Supplied text:
Saini said any investigative journalism there quickly “gave way … to increasingly hyperbolic and vitriolic smearing of Mr Packham”. He added: “Their unsubstantiated claims would have misled and agitated vocal and sometimes violent groups. Those people have posted threatening and vile material about Mr Packham and his family online.”

The judge said the fake death threat letter was the most serious way in which Wightman and Bean had continued their campaign against Packham during the litigation. They hired an expert who concluded that the naturalist had definitely written the letter only to find in November last year that they had been comparing it with the handwriting of Packham’s accountant. Despite this finding, Bean and Wightman did not withdraw the allegation until the third day of the trial.

Saini said he took account of their conduct in reaching the damages award and warned them they faced paying a higher proportion of their opponent’s costs than is usual, as a result. He ordered them to make an interim costs payment of £400,000 within 28 days.

As well as Wightman and Bean, Packham brought a claim against CSM contributor Paul Read, who was described by his lawyer as a “mere proofreader”, but the claim was dismissed by the judge, who said Read was not involved in the relevant discussions about the content or its publication. Packham will have to pay some of Read’s legal bill, with the amounts to be assessed at a later date.

What the task requires: Rewrite the passage about the Packham case, starting with "Saini said he" and going on through "within 28 days.", replacing "28 days" with "fourteen days".

Provided information:
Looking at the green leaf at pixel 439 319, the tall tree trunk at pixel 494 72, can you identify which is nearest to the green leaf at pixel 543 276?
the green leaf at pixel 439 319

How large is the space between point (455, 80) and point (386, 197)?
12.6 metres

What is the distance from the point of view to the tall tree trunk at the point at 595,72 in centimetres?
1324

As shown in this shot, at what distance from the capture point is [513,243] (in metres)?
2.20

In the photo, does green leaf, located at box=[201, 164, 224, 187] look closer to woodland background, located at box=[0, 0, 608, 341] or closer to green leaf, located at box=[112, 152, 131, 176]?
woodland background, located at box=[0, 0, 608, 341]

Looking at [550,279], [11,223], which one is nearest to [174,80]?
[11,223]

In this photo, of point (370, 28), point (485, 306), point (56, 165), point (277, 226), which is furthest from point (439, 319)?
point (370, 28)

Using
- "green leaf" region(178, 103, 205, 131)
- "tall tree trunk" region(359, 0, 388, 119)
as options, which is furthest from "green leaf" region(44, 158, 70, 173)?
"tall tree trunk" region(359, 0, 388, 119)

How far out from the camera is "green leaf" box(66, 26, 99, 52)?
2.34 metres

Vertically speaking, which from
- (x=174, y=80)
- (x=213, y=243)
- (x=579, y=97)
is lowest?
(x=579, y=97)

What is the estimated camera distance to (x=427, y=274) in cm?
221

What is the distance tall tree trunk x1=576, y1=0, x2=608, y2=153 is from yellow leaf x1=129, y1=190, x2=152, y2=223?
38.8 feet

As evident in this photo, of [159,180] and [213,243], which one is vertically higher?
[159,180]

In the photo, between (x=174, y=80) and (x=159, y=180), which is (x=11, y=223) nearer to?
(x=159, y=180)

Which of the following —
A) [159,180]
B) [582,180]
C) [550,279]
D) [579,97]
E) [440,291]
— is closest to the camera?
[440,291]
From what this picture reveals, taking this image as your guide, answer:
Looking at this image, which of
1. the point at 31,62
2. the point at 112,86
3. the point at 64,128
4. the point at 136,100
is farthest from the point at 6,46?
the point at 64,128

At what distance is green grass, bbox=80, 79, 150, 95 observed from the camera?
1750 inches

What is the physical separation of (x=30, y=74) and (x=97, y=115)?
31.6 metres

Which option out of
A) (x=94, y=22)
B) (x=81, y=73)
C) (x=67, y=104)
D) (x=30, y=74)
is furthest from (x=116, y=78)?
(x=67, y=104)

Solution for this problem:
Saini said he took account of their conduct in reaching the damages award and warned them they faced paying a higher proportion of their opponent’s costs than is usual, as a result. He ordered them to make an interim costs payment of £400,000 within fourteen days.